ISRN Pediatr. 2012;2012:436046. doi: 10.5402/2012/436046. Epub 2012 Jul 1.
Introduction. Retrospective observational data show that ACE-inhibitor therapy delays renal failure and improves life expectancy in Alport patients with proteinuria. The EARLY PRO-TECT Alport trial assesses the safety and efficacy of early therapy onset with ramipril in pediatric Alport patients. Methods and analysis. This double-blind, randomized, placebo-controlled, multicenter phase III trial (NCT01485978; EudraCT-number 2010-024300-10) includes 120 pediatric patients aged 24 months to 18 years with early stages of Alport syndrome (isolated hematuria or microalbuminuria). From March 2012, up to 80 patients will be randomized 1:1 to ramipril or placebo. In the event of disease progression during 3-year treatment, patients are unblinded and ramipril is initiated, if applicable. Approximately 40 patients receive open-label ramipril contributing to the safety database. Primary end-points are "time to progression to next disease level" and "incidence of adverse drug events before disease progression." Treatment effect estimates from the randomized comparison and Alport registry data will be combined in supportive analyses to maximize evidence. Conclusion. Without this trial, ACE inhibitors may become standard off-label treatment in Alport syndrome without satisfactory evidence base. The results are expected to be of relevance for therapy of all pediatric patients with kidney disease, and the trial protocol might serve as a model for other rare pediatric glomerulopathies.
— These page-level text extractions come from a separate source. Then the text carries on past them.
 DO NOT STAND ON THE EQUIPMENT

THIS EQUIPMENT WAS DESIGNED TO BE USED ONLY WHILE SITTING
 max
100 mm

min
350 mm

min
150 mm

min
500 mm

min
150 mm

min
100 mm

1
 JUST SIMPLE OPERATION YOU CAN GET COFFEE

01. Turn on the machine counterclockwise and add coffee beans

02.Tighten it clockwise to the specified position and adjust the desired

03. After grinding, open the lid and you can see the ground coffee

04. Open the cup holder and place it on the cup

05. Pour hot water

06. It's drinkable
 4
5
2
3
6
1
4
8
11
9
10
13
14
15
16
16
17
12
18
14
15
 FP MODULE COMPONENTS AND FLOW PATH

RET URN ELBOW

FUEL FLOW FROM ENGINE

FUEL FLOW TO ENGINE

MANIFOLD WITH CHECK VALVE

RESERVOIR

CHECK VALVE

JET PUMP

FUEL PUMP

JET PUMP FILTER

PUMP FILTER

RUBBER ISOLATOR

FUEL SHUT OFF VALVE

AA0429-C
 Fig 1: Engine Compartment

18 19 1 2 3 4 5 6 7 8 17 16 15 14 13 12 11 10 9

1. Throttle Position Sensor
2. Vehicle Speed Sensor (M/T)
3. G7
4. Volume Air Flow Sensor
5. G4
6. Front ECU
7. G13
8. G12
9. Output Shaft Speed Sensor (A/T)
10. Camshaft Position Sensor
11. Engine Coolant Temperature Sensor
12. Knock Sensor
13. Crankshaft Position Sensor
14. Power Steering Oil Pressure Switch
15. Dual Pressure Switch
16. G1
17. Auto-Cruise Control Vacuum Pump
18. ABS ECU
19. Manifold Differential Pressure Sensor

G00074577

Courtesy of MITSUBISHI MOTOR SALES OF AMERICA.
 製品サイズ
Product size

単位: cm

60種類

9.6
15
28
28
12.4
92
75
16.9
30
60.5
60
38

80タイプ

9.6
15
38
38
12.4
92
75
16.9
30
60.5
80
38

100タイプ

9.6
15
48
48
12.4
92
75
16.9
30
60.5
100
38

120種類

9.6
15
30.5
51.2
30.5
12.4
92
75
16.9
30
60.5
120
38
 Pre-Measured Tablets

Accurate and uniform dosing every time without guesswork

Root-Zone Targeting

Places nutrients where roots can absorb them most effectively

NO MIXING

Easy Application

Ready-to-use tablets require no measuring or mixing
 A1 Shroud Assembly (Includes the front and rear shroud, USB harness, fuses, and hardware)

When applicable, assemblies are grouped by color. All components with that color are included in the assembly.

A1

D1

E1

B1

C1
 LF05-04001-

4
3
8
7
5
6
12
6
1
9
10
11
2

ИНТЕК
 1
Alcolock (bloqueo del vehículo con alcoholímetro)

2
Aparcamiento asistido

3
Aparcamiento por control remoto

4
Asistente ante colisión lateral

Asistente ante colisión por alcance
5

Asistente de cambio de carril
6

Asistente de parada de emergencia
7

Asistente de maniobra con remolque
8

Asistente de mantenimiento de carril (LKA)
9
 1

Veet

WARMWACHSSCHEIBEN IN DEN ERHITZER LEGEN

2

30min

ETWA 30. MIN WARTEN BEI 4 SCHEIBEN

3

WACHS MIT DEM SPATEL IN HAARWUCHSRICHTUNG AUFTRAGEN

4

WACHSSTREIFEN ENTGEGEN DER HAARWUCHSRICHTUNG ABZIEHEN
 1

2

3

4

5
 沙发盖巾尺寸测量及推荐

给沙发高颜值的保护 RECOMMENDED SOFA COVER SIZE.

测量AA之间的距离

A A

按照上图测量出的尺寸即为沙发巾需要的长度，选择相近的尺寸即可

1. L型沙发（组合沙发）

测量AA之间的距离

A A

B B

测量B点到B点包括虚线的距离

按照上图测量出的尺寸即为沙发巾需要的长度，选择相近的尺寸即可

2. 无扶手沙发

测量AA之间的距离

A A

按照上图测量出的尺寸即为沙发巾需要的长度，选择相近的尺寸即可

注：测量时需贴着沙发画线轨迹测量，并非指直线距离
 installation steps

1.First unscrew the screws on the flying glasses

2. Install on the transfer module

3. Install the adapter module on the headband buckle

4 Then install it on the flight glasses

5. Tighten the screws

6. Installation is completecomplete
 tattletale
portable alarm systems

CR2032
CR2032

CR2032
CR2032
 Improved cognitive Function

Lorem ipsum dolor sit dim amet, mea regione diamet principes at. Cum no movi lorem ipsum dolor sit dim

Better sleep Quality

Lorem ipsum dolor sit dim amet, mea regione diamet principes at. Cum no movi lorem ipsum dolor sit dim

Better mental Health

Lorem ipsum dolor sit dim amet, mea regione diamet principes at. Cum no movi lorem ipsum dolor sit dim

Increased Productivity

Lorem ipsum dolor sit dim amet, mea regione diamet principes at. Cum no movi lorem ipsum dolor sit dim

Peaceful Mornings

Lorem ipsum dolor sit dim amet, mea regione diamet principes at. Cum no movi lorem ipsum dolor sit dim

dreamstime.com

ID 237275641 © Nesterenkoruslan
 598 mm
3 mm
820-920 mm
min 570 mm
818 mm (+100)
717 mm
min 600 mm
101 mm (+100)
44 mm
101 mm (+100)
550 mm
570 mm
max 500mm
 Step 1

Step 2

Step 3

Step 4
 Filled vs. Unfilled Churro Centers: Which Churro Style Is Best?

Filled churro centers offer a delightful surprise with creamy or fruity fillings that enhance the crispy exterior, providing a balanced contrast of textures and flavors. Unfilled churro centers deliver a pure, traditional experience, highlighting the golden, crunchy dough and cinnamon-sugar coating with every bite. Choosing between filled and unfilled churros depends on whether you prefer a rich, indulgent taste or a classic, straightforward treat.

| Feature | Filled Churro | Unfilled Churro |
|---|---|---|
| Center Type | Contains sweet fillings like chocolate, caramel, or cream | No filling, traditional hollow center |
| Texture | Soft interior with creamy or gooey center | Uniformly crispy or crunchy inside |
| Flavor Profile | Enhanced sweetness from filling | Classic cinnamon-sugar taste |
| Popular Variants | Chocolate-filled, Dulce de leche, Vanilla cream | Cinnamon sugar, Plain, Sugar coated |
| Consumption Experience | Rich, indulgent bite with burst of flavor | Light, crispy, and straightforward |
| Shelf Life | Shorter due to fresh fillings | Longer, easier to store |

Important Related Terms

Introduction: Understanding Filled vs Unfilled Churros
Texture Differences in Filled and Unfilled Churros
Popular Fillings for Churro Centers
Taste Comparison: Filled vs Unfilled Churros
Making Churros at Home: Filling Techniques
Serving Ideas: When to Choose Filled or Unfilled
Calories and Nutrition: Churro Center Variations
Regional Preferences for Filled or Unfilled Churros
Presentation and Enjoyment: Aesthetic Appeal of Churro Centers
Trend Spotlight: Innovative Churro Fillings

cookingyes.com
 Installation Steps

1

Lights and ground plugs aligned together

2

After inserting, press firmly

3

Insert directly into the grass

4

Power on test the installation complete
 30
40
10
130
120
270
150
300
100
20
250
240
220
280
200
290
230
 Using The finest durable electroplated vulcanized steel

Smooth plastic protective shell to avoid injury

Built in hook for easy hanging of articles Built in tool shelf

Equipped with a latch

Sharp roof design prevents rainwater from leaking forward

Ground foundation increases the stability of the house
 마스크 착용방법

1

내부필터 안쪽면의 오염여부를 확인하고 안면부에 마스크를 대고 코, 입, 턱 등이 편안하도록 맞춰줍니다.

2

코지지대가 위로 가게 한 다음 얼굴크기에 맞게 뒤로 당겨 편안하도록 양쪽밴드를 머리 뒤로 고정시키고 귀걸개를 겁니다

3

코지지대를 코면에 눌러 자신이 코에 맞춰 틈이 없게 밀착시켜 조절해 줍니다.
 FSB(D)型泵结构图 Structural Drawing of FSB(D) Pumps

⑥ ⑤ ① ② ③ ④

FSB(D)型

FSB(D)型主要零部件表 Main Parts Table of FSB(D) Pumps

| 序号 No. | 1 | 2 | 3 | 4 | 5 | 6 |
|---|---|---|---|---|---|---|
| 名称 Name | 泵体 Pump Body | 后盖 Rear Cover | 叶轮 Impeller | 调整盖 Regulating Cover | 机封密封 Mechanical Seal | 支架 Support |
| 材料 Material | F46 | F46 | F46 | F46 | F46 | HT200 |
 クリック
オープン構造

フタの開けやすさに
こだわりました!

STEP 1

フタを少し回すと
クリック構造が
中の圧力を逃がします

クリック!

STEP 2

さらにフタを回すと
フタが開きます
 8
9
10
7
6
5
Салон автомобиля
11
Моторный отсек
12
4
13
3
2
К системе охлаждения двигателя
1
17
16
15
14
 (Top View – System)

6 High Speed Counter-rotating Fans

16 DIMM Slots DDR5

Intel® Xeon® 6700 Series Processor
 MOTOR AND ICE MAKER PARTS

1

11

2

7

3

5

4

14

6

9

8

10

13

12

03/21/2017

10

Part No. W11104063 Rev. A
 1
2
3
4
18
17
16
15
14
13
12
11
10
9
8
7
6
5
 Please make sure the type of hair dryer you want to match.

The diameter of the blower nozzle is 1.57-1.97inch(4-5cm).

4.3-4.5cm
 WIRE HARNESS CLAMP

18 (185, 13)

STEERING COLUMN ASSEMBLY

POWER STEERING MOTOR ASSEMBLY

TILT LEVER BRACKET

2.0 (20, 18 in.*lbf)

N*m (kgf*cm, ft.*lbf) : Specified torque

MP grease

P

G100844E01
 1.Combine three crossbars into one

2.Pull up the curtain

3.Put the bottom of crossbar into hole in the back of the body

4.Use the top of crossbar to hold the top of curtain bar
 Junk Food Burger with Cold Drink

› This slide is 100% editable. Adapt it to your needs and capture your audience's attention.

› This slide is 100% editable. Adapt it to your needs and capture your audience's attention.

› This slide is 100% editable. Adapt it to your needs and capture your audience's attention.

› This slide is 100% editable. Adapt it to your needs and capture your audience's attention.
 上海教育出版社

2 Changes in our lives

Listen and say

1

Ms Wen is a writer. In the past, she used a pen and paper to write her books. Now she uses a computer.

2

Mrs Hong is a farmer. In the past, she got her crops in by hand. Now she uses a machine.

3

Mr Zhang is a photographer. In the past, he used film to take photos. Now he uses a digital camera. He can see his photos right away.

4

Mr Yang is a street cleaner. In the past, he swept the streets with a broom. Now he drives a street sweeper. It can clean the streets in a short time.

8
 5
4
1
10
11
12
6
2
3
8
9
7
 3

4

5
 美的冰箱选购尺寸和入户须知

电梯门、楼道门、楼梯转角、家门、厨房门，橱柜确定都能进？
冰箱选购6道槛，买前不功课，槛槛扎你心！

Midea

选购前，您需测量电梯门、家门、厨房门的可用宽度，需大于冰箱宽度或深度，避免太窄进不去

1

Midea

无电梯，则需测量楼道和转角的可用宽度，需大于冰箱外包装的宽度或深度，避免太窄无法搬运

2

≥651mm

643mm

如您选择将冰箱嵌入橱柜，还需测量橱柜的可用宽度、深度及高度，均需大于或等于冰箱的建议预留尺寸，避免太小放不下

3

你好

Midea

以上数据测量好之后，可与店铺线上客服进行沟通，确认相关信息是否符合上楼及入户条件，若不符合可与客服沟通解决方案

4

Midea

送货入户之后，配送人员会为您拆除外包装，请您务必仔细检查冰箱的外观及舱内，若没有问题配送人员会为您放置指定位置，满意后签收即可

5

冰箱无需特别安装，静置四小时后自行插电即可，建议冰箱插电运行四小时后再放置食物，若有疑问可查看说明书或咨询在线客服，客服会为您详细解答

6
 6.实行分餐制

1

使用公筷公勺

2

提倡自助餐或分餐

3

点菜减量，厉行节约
引言。回顾性观察数据表明,在患有蛋白尿的奥尔波特综合征患者中,血管紧张素转换酶抑制剂(ACE)治疗可延缓肾衰竭并提高预期寿命。早期保护奥尔波特试验评估了雷米普利早期治疗对小儿奥尔波特综合征患者的安全性和疗效。方法与分析。这项双盲、随机、安慰剂对照、多中心III期试验(NCT01485978;欧洲临床试验注册号2010 - 024300 - 10)纳入了120名年龄在24个月至18岁之间、处于奥尔波特综合征早期(孤立性血尿或微量白蛋白尿)的儿科患者。从2012年3月起,多达80名患者将按1:1随机分配接受雷米普利或安慰剂治疗。如果在3年治疗期间疾病进展,患者将被解除盲法,如果适用则开始使用雷米普利。约40名患者接受开放标签的雷米普利治疗,以建立安全性数据库。主要终点是“进展至下一个疾病阶段的时间”和“疾病进展前药物不良事件的发生率”。随机对照试验的治疗效果评估和奥尔波特综合征注册数据将在支持性分析中合并,以最大化证据。结论。如果没有这项试验,ACE抑制剂可能会在没有充分证据基础的情况下成为奥尔波特综合征的标准非标签治疗方法。预期结果将与所有小儿肾病患者的治疗相关,该试验方案可能成为其他罕见小儿肾小球病的范例。